** EXERCISE INSTRUCTIONS **
Select, from the data, each line where "Fraction" occurs.

Collected data entries
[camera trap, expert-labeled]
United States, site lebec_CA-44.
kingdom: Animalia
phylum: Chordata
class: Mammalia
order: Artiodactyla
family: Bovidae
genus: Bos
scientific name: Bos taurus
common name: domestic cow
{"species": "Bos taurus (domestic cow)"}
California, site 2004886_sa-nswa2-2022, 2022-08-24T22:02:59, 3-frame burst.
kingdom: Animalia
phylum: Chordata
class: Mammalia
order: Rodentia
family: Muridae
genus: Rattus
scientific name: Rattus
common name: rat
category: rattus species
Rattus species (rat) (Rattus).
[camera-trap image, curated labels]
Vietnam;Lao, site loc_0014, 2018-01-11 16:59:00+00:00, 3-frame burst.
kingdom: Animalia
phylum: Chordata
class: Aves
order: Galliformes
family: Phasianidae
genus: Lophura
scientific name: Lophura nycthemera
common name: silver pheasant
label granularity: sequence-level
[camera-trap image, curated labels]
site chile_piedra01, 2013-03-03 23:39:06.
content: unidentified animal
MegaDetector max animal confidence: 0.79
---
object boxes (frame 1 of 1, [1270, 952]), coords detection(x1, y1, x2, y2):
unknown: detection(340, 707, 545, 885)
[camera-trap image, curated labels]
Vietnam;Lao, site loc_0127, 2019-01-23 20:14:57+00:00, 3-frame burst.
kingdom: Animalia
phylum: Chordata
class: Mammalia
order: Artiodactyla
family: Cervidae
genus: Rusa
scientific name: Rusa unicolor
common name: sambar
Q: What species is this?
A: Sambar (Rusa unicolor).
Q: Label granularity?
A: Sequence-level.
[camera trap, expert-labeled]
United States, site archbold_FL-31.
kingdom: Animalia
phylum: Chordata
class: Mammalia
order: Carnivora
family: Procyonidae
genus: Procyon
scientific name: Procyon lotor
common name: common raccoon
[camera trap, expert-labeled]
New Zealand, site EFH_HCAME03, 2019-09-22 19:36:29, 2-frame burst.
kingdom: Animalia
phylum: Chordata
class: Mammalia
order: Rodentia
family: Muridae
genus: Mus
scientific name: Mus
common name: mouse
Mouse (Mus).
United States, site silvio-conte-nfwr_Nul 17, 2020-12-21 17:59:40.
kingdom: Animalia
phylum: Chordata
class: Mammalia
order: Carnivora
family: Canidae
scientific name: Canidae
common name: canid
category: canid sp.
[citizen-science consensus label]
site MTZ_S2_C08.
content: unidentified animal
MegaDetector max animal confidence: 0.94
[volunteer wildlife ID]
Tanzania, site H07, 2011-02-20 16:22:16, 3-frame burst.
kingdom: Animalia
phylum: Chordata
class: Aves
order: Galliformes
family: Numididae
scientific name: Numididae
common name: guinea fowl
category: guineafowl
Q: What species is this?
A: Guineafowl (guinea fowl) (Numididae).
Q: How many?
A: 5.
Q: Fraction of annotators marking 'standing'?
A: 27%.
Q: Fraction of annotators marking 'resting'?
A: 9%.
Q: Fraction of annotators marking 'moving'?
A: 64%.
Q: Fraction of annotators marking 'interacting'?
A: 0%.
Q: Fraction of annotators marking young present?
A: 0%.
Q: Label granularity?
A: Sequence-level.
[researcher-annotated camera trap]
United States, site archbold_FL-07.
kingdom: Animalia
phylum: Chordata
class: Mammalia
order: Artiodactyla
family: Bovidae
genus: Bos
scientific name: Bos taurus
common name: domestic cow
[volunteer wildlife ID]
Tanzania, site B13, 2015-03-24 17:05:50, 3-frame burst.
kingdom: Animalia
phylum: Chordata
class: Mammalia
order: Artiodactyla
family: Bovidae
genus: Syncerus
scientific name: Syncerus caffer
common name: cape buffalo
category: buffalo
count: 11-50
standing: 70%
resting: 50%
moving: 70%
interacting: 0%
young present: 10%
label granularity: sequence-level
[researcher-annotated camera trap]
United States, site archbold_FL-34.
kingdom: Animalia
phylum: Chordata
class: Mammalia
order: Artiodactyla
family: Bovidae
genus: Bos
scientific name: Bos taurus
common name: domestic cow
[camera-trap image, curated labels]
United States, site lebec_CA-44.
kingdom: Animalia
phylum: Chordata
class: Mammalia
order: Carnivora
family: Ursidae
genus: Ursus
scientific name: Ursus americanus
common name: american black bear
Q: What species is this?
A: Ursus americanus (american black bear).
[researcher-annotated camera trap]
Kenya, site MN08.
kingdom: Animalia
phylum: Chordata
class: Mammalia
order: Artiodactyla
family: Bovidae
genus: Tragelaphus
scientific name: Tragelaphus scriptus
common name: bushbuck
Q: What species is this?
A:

** THE COMPLETED TASK **
Q: Fraction of annotators marking 'standing'?
Q: Fraction of annotators marking 'resting'?
Q: Fraction of annotators marking 'moving'?
Q: Fraction of annotators marking 'interacting'?
Q: Fraction of annotators marking young present?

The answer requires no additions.